To be done:
Set down, without any change, everything in the items below from the line containing "Between the wooden" down to the line containing "214 centimetres", including both of those lines and nothing else.

Task data:
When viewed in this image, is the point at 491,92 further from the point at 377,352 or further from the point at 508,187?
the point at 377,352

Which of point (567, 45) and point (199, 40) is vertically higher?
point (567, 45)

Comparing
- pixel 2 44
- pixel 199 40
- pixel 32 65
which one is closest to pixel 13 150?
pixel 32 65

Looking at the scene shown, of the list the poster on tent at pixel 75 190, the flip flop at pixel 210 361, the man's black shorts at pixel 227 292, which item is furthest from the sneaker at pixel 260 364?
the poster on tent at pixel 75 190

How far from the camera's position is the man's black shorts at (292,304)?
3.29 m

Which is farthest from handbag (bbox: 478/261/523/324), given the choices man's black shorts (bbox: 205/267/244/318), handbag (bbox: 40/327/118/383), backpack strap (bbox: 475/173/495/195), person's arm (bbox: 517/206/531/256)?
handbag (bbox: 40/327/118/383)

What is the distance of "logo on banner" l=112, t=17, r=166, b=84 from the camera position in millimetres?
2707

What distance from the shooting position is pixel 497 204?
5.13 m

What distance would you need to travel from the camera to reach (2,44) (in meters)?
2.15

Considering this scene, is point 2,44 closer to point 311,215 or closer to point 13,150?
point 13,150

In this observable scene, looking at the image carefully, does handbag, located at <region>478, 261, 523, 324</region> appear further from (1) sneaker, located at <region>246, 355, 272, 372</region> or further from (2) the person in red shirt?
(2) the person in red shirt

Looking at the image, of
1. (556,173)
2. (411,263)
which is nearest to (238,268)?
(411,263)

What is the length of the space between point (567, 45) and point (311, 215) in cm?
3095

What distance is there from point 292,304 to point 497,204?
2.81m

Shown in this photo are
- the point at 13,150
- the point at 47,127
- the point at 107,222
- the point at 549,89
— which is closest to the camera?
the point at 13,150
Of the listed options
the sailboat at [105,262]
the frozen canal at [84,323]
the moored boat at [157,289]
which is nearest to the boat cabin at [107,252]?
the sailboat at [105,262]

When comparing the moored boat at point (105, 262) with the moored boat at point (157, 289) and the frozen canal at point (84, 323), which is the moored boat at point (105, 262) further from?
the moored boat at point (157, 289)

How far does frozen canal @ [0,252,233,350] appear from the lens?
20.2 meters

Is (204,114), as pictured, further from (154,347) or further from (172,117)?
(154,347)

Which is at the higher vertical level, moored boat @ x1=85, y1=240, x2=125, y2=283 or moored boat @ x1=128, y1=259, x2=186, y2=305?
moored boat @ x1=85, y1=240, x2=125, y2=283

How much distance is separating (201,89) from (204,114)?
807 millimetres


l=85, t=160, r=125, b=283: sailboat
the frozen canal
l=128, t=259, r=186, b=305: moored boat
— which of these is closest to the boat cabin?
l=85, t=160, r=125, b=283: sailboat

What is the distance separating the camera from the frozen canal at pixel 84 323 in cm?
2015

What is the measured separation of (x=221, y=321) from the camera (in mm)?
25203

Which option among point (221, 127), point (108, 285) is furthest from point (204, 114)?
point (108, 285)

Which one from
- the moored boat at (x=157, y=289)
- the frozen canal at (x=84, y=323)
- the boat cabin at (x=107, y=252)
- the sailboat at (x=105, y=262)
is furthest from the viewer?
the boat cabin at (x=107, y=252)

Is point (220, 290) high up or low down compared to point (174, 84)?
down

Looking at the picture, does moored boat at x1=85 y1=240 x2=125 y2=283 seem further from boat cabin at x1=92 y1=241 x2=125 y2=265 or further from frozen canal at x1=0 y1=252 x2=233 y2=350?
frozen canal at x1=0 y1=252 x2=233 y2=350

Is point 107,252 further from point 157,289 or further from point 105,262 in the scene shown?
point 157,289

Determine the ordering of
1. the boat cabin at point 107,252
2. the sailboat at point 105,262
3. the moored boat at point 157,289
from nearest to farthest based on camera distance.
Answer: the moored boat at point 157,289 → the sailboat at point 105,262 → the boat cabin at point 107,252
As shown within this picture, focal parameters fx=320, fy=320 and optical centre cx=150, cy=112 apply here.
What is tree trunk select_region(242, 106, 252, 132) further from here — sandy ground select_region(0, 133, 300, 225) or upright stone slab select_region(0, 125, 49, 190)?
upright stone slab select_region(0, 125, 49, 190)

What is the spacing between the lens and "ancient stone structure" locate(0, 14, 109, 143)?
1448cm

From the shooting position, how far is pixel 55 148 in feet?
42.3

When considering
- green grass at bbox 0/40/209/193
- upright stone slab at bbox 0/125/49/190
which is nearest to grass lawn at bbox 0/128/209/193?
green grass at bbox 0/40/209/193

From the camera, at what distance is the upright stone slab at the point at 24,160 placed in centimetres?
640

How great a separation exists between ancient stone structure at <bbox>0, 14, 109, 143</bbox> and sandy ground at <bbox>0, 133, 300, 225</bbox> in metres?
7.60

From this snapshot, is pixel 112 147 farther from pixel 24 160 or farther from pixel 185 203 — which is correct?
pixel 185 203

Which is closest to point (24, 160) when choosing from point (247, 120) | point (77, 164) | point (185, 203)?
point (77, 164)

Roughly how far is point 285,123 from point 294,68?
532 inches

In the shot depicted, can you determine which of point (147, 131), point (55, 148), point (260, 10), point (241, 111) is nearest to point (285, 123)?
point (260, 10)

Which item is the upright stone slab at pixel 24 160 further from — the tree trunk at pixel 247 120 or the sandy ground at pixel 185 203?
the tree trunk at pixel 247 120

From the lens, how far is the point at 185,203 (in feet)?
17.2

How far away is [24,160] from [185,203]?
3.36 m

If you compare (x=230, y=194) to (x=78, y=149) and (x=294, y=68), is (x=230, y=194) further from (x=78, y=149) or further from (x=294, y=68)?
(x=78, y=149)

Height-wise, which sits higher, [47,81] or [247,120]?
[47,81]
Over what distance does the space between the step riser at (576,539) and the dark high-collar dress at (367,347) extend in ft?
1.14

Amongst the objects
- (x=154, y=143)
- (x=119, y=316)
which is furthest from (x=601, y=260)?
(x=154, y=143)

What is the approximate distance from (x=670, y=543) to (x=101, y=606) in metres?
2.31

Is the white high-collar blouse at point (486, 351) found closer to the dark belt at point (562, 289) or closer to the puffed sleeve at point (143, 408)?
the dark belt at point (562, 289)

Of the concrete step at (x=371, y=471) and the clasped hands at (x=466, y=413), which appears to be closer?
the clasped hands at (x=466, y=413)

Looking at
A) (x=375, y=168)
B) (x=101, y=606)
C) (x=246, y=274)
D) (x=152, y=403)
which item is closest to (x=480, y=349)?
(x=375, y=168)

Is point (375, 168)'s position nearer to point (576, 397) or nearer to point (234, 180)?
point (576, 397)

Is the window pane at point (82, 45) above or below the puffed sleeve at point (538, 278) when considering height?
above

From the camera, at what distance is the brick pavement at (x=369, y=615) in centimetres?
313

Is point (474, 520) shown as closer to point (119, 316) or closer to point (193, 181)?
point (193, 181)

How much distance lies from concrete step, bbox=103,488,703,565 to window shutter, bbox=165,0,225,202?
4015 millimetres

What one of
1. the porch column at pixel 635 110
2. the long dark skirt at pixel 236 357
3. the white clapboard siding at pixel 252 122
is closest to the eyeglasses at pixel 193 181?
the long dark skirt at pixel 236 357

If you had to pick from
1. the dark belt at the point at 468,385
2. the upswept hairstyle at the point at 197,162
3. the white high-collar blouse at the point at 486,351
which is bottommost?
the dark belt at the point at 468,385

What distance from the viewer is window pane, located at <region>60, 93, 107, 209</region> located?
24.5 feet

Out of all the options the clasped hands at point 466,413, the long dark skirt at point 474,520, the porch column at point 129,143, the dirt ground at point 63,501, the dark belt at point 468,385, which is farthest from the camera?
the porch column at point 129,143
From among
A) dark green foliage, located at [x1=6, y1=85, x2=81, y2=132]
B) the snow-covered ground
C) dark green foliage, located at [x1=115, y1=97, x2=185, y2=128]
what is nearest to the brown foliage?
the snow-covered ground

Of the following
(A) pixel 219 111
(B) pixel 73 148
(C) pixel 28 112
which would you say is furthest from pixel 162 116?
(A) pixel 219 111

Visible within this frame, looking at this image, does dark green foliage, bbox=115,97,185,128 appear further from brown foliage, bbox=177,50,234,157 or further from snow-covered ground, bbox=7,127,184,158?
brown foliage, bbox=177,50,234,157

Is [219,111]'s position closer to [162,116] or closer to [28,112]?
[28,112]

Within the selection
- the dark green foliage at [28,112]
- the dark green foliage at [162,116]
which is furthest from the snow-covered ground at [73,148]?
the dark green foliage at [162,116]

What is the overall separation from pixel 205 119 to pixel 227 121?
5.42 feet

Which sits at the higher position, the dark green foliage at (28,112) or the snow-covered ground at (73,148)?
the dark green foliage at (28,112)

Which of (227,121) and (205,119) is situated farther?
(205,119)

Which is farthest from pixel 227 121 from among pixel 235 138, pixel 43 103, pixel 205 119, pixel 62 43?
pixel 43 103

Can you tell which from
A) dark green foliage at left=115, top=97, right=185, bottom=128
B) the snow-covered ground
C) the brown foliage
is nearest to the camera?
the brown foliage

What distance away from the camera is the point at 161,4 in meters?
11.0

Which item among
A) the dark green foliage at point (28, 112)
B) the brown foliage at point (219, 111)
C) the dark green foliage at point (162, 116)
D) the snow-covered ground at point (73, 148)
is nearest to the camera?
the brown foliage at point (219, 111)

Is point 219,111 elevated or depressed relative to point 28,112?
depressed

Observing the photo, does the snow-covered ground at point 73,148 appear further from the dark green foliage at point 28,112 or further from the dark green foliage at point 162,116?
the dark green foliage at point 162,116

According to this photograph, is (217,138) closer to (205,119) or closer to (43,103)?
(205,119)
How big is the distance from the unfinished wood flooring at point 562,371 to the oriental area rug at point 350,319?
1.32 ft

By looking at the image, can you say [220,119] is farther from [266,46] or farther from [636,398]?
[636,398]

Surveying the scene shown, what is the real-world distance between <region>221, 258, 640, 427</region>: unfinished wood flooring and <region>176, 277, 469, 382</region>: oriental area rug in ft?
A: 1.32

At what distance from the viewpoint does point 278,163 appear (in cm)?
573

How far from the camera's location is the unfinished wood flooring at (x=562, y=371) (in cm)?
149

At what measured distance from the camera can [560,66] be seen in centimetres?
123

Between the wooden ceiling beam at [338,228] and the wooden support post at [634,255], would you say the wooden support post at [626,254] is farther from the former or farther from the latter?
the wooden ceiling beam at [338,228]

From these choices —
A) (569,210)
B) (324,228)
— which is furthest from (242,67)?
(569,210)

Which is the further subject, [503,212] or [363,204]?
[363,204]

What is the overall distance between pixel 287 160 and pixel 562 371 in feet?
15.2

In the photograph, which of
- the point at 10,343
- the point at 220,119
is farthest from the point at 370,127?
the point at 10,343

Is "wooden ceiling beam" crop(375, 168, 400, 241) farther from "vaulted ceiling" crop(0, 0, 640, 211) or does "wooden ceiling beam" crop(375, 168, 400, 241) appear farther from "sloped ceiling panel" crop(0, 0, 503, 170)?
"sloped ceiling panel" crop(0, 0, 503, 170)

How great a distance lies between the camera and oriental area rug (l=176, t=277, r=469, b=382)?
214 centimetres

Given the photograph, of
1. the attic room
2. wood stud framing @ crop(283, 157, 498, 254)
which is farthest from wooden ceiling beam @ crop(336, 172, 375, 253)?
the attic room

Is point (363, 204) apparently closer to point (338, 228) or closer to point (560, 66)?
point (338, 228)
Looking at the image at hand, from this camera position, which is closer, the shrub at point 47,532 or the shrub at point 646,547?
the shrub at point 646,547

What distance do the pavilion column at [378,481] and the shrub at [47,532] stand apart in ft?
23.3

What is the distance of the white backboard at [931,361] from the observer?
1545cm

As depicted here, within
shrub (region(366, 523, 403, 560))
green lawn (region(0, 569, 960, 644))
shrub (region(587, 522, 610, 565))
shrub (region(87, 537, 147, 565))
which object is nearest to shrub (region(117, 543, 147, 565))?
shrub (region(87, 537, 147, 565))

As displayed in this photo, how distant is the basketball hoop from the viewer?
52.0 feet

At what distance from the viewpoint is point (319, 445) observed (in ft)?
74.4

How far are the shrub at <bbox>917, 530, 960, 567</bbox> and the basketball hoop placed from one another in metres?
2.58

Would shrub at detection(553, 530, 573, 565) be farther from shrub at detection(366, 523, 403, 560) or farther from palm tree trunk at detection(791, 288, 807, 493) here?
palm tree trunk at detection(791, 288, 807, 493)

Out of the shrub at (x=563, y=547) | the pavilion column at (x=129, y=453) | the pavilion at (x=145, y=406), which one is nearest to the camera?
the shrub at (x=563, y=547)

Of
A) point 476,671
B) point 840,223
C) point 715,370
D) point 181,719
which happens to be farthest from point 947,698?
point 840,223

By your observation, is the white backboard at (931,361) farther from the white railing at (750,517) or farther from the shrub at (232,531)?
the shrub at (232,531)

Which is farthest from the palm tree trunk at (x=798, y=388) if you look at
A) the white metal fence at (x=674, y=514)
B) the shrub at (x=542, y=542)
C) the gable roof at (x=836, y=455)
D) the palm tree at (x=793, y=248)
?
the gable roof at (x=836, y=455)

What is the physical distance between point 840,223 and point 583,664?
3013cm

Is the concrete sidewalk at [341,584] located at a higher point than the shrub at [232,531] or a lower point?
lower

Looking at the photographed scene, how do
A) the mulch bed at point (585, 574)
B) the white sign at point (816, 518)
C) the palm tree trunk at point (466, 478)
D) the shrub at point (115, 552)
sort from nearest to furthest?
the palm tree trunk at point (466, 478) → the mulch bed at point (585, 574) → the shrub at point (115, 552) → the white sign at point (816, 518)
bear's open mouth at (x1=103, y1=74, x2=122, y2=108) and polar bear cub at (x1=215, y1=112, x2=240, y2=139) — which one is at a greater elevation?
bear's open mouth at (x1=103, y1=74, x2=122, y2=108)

Reply:
Between the wooden ceiling beam at [338,228] and the wooden support post at [634,255], would you say the wooden support post at [626,254] is farther from the former or farther from the latter?
the wooden ceiling beam at [338,228]

From these choices —
A) (569,210)
B) (324,228)
— which is furthest from (242,67)?
(569,210)

Which is the further subject, [503,212] or [363,204]?
[363,204]

What is the overall distance between pixel 287 160 and pixel 562 371 in feet?
15.2

In the photograph, which of
- the point at 10,343
- the point at 220,119
is farthest from the point at 370,127?
the point at 10,343

Is "wooden ceiling beam" crop(375, 168, 400, 241) farther from "vaulted ceiling" crop(0, 0, 640, 211) or does "wooden ceiling beam" crop(375, 168, 400, 241) appear farther from "sloped ceiling panel" crop(0, 0, 503, 170)?
"sloped ceiling panel" crop(0, 0, 503, 170)

How great a distance lies between the camera and oriental area rug (l=176, t=277, r=469, b=382)?
214 centimetres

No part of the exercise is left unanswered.